SKC Workshop Autumn 2024
Hannah Lang
(Aarhus Universitet, Denmark)
"Birth & Beginning in Søren Kierkegaard’s Fear and Trembling"
In this workshop, I present some thoughts from my ongoing PhD Project investigating birth as a topic of existential philosophy with Søren Kierkegaard. Although mentioning Kierkegaard and birth in the same sentence is untraditional, I explore how Kierkegaard can help us understand or articulate the existential significance of birth. More specifically, I will focus on how Kierkegaard’s Fear and Trembling (1843) concerns the problem of beginning and how it relates to the beginning of life in this pseudonymous work.
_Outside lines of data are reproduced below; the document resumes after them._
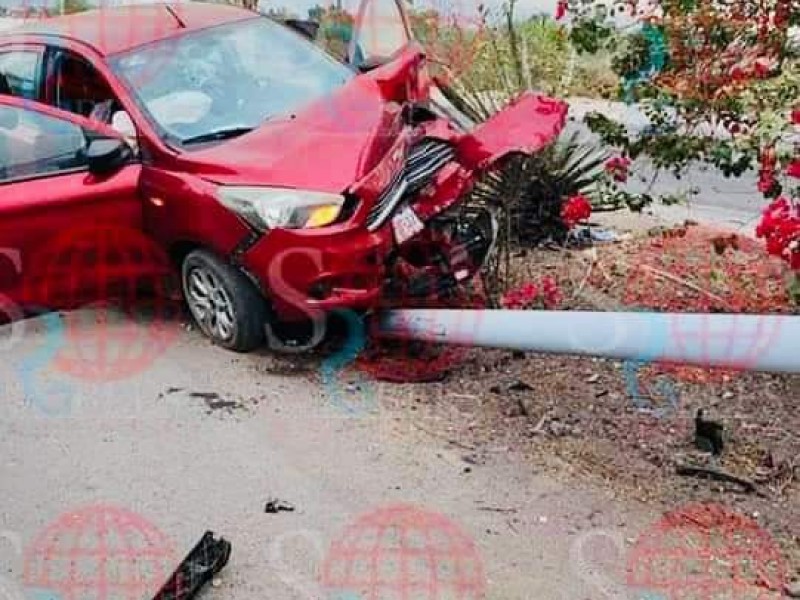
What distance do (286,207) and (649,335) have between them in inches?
81.8

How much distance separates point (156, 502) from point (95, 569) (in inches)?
19.3

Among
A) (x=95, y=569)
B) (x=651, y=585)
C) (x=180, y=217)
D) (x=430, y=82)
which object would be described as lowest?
(x=95, y=569)

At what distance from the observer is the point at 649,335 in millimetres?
3877

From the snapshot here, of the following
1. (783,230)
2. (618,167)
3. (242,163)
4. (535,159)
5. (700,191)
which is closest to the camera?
(783,230)

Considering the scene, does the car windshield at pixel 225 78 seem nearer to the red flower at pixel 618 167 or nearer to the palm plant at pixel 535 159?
the palm plant at pixel 535 159

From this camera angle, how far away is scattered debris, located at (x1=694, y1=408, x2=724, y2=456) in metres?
4.45

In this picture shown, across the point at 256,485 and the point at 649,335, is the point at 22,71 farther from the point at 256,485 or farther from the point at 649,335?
the point at 649,335

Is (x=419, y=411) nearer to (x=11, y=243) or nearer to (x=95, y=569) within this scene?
(x=95, y=569)

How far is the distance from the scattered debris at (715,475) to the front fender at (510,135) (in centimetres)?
199

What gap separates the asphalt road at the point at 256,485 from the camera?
3637mm

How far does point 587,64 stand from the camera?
6.66m

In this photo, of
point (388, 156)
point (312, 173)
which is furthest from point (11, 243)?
point (388, 156)

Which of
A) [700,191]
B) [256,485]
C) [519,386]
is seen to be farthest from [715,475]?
[700,191]

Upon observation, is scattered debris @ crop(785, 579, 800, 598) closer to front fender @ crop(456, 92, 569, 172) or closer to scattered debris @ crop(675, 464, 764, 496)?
scattered debris @ crop(675, 464, 764, 496)
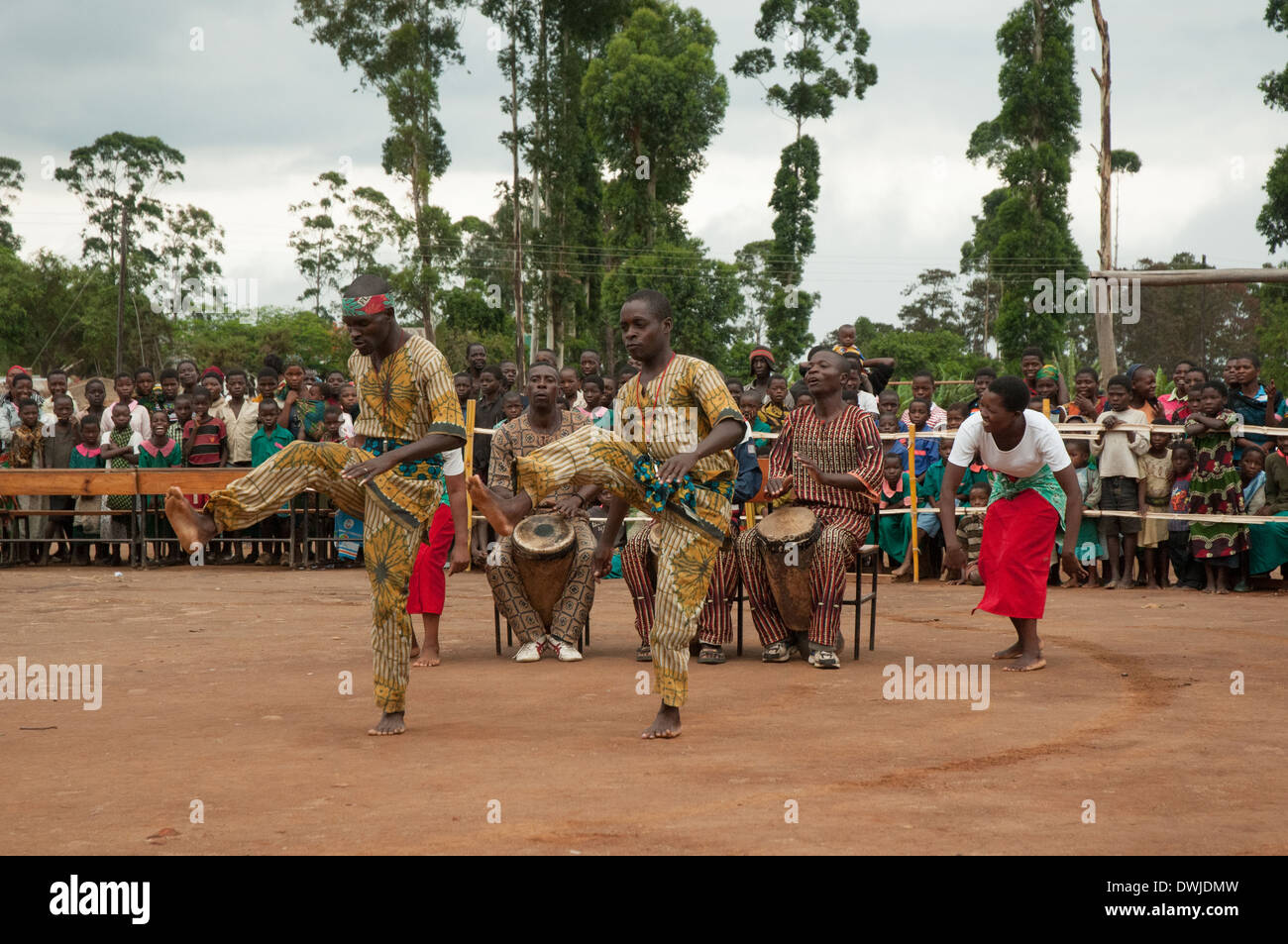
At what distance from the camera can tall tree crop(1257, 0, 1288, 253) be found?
27.9 m

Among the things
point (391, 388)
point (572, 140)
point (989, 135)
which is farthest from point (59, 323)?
point (391, 388)

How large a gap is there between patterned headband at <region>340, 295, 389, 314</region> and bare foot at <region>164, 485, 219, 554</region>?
114 cm

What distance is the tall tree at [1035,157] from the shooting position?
104ft

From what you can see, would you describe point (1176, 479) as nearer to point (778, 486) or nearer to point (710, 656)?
point (778, 486)

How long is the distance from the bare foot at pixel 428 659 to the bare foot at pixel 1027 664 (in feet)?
12.1

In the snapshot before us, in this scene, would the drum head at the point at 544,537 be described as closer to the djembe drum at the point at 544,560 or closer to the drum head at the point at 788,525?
the djembe drum at the point at 544,560

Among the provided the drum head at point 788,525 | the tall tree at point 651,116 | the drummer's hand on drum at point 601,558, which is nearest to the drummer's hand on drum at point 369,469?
the drummer's hand on drum at point 601,558

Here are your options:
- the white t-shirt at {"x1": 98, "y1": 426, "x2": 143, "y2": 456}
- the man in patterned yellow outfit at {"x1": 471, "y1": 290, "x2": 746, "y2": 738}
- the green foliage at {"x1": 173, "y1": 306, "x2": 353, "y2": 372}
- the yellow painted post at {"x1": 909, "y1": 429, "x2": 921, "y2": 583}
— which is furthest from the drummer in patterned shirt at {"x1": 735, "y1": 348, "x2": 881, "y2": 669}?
the green foliage at {"x1": 173, "y1": 306, "x2": 353, "y2": 372}

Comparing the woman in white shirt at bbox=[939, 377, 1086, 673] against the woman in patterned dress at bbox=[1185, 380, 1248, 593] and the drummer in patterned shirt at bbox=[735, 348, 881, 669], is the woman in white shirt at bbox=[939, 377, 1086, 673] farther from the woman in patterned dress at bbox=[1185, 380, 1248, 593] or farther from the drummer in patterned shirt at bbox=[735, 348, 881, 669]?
the woman in patterned dress at bbox=[1185, 380, 1248, 593]

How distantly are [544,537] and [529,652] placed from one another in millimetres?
796

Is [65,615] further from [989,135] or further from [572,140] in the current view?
[989,135]

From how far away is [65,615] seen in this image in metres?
11.1

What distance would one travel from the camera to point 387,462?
19.1 feet

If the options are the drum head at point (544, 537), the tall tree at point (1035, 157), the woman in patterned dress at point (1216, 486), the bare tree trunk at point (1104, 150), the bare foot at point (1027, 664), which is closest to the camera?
the bare foot at point (1027, 664)
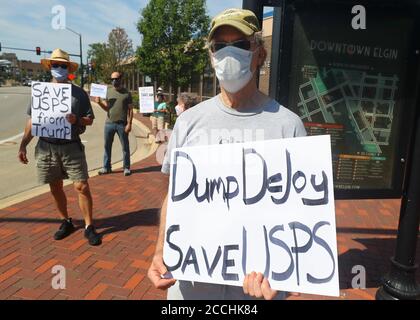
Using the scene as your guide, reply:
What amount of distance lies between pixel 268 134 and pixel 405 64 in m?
1.74

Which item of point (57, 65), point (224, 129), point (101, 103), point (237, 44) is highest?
point (57, 65)

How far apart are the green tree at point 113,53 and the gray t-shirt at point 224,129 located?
4430 centimetres

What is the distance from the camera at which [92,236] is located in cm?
406

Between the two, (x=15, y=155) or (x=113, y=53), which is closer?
(x=15, y=155)

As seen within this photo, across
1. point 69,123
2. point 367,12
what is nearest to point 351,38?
point 367,12

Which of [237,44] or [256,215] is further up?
[237,44]

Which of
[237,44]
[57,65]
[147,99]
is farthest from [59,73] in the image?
[147,99]

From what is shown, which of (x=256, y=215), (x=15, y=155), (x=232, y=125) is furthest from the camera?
(x=15, y=155)

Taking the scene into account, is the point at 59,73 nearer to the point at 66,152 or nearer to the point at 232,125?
the point at 66,152

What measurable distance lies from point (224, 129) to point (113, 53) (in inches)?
1807

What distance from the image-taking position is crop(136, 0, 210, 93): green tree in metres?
19.7

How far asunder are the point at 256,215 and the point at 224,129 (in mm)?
437

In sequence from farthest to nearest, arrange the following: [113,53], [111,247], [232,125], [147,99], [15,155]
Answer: [113,53], [147,99], [15,155], [111,247], [232,125]

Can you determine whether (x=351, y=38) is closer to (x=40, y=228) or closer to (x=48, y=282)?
(x=48, y=282)
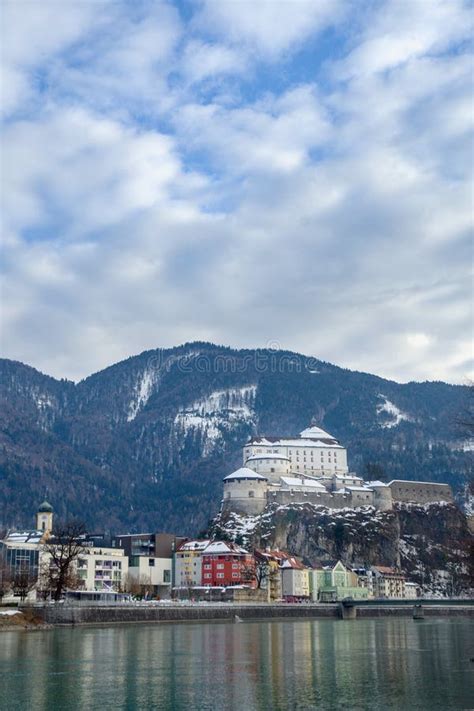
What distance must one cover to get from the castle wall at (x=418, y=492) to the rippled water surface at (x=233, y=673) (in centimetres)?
11250

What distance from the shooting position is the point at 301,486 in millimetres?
174875

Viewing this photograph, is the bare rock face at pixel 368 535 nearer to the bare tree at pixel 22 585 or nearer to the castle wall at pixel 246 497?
the castle wall at pixel 246 497

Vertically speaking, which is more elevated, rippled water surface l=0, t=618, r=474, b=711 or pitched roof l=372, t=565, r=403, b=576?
pitched roof l=372, t=565, r=403, b=576

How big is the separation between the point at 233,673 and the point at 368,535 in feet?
419

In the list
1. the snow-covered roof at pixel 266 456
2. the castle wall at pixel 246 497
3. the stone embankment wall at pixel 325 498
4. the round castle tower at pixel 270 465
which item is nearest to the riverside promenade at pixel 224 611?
the stone embankment wall at pixel 325 498

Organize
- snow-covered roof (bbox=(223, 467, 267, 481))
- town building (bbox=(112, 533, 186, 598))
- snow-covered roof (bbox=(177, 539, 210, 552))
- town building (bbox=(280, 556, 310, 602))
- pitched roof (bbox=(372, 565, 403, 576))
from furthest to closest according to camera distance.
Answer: snow-covered roof (bbox=(223, 467, 267, 481))
pitched roof (bbox=(372, 565, 403, 576))
snow-covered roof (bbox=(177, 539, 210, 552))
town building (bbox=(280, 556, 310, 602))
town building (bbox=(112, 533, 186, 598))

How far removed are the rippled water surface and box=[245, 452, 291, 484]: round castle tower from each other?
10841cm

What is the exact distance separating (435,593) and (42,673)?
5346 inches

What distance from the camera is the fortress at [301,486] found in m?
169

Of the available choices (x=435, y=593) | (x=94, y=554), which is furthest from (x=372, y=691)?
(x=435, y=593)

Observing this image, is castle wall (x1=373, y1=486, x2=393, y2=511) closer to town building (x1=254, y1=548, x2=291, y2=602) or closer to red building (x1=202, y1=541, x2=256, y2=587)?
town building (x1=254, y1=548, x2=291, y2=602)

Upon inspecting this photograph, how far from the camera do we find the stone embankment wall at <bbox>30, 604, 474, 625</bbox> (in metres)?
91.5

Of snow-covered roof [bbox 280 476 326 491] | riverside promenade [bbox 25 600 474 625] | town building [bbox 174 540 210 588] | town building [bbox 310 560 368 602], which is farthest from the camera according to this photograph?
snow-covered roof [bbox 280 476 326 491]

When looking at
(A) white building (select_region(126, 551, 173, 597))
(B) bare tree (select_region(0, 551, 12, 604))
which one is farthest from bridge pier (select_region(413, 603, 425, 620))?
(B) bare tree (select_region(0, 551, 12, 604))
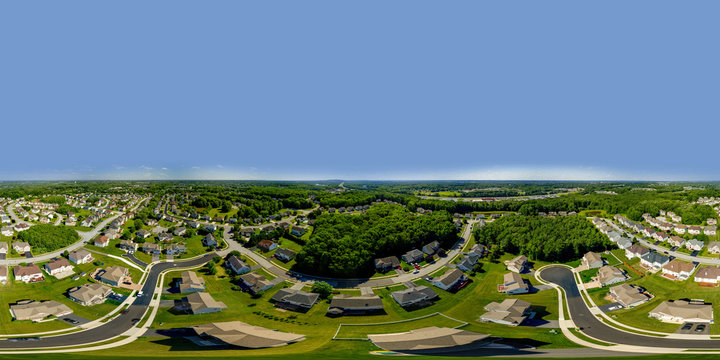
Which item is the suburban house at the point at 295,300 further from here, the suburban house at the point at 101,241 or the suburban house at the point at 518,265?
the suburban house at the point at 101,241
In the chapter “Attunement” (Stemning), we are presented with four different versions of the biblical story of how Abraham was to sacrifice his son Isaac on Mount Moriah and how he gets Isaac back from God “by virtue of the absurd”. What looks like the end turns out to be a new beginning. Following the descriptions of Abraham and Isaac are four descriptions of a mother weaning her child and their occurrence has been largely overlooked within Kierkegaard research as well as a source of great confusion. What does sacrificing your child have to do with creating new life? What do death and endings have to do with birth and beginnings? These are the questions I wish to engage with in the seminar and I will suggest that Kierkegaard can show us a relation between letting go and giving birth.